Task instructions: Reproduce every one of the following records verbatim, line for line.

(Records from a data collection)
---
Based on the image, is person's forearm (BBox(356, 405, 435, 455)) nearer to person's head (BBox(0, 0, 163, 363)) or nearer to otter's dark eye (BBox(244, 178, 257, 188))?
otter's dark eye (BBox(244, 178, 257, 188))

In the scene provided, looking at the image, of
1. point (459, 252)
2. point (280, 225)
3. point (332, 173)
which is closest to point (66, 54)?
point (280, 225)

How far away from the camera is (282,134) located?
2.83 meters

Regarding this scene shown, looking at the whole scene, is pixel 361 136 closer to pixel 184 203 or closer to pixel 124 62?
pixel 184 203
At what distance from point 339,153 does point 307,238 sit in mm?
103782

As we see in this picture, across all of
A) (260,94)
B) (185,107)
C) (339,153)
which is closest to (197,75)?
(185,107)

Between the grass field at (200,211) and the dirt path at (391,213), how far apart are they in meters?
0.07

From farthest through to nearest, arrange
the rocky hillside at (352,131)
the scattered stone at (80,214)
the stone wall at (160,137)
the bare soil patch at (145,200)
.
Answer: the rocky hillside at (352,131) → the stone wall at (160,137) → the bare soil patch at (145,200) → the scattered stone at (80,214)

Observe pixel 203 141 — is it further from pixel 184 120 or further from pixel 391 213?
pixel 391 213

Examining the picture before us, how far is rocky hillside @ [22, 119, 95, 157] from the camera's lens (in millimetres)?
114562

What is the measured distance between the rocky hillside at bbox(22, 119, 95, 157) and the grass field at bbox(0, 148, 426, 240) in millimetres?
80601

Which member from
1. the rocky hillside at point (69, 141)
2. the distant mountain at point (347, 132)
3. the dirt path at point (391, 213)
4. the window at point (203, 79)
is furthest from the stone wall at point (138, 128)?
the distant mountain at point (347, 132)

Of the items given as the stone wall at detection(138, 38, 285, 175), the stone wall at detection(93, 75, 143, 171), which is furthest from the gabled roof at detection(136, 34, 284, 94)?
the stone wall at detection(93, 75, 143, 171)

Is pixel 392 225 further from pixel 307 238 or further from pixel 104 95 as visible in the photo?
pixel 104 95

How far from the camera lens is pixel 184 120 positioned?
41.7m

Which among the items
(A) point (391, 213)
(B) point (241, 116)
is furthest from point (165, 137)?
---
Result of this task:
Based on the image, is person's forearm (BBox(356, 405, 435, 455)) nearer to person's head (BBox(0, 0, 163, 363)) or nearer to otter's dark eye (BBox(244, 178, 257, 188))?
otter's dark eye (BBox(244, 178, 257, 188))

In the scene provided, looking at the image, of
1. point (459, 252)
2. point (280, 225)
3. point (332, 173)
which is closest to point (66, 54)?
point (280, 225)

How far away from the camera is (282,134) located?
2.83 meters

Regarding this scene shown, looking at the whole scene, is pixel 361 136 closer to pixel 184 203 or closer to pixel 124 62?
pixel 184 203
At what distance from point 339,153 does point 307,238 sit in mm?
103782

As we see in this picture, across all of
A) (260,94)
B) (185,107)
C) (339,153)
which is closest to (197,75)?
(185,107)

Between the grass field at (200,211) and the dirt path at (391,213), how far apart are they in meters?
0.07

From farthest through to nearest, arrange
the rocky hillside at (352,131)
the scattered stone at (80,214)
the stone wall at (160,137)
the bare soil patch at (145,200)
.
Answer: the rocky hillside at (352,131) → the stone wall at (160,137) → the bare soil patch at (145,200) → the scattered stone at (80,214)

Observe pixel 203 141 — is it further from pixel 184 120 or further from pixel 391 213?
pixel 391 213

Examining the picture before us, how far is rocky hillside @ [22, 119, 95, 157] from the camera's lens (in millimetres)?
114562

What is the measured distance between the rocky hillside at bbox(22, 119, 95, 157) and the grass field at bbox(0, 148, 426, 240) in millimetres?
80601

Which member from
1. the rocky hillside at point (69, 141)
2. the distant mountain at point (347, 132)
3. the dirt path at point (391, 213)
4. the window at point (203, 79)
is furthest from the stone wall at point (138, 128)?
the distant mountain at point (347, 132)

Of the items given as the stone wall at detection(138, 38, 285, 175), the stone wall at detection(93, 75, 143, 171), which is furthest from the gabled roof at detection(136, 34, 284, 94)?
the stone wall at detection(93, 75, 143, 171)

Is pixel 392 225 further from pixel 307 238 or further from pixel 104 95 as visible in the photo?
pixel 104 95

How far from the camera lens is pixel 184 120 positioned?
41.7m

Which among the items
(A) point (391, 213)
(B) point (241, 116)
is furthest from point (165, 137)?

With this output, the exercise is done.